As she stood 22 stories above downtown Boston this past July, preparing to rappel off the roof of the Hyatt Regency hotel—just down the street from Suffolk—Natalie Breen waved to her mom, who proceeded to cover her eyes.
“You’re the calmest person I’ve seen all day,” said the assistant preparing her for her descent. Perhaps what centered Breen at 200 feet up—despite her initial nervousness—was thoughts of what brought her to that roof in the first place: a conviction to support individuals with disabilities, and her love for her brother.
Breen was there as a participant in a fundraiser for Special Olympics Massachusetts called Over the Edge, open to individuals who raised more than $1,000 for the organization. Breen, whose brother Pat plays basketball on the Special Olympics team, raised $1,200 in just three days thanks in part to the generosity of her Suffolk friends.
The young advocate wrote a blog post about her relationship with her brother, which spread rapidly among her friends and family via social media. It’s also been republished by Bay State Parent magazine.
This is not Breen’s first foray into autism advocacy; she has been involved with Autism Speaks for the past decade.
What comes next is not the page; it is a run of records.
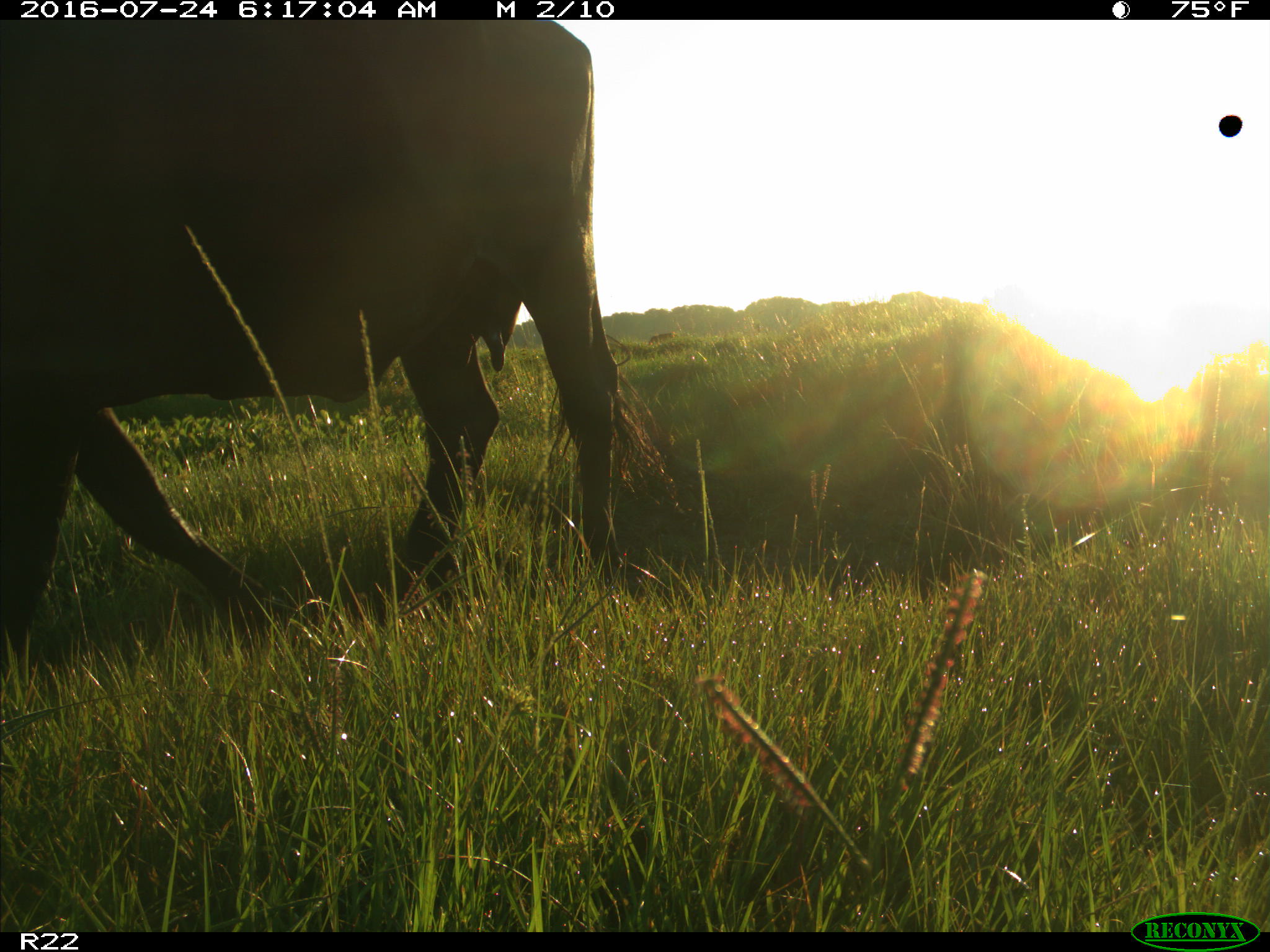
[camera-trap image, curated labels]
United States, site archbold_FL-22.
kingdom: Animalia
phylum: Chordata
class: Mammalia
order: Artiodactyla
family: Bovidae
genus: Bos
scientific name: Bos taurus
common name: domestic cow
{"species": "Bos taurus (domestic cow)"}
In addition to helping her brother with the speeches he gives about his experience, she and her family also participate in the organization’s annual walk, raising more than $10,000 over the years. She’s also been tapped to start a greater Boston young professionals’ group for the organization.
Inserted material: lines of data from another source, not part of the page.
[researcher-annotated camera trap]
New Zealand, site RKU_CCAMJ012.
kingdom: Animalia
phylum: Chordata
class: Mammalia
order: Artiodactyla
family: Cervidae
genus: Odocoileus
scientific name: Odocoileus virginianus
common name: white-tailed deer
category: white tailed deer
Closer to home in Medford, Mass., after her brother won the city’s Disability Awareness Award (on Breen’s nomination), Mayor Michael McGlynn asked if she would join the city’s Human Rights and Disability Commission. The other members include professors from nearby Tufts University and city employees.
“I’m like the only person under 50 there,” says Breen, who at Suffolk has participated in SOULS and the Journey Leadership Program. “I feel like I have a lot of energy, so I hope having someone younger adds some freshness to it. I can see there have been stalemates on a lot of issues.”
As if that wasn’t enough, Breen was selected to participate in the College Think Tank this past June. She was one of more than 100 Boston-area college students who convened at the MassChallenge headquarters in Boston’s Innovation District to brainstorm solutions to vacancy and housing issues in the city.
At the end of the day, the groups presented to a crowd including Boston Mayor Thomas M. Menino, and the city’s Office of Business Development and Boston Main Streets will work to turn the students’ ideas into reality.
Meanwhile, Breen is focused on helping shape a reality that better caters to people with disabilities—and that includes raising enough money to be back on the roof of the Hyatt Regency next year.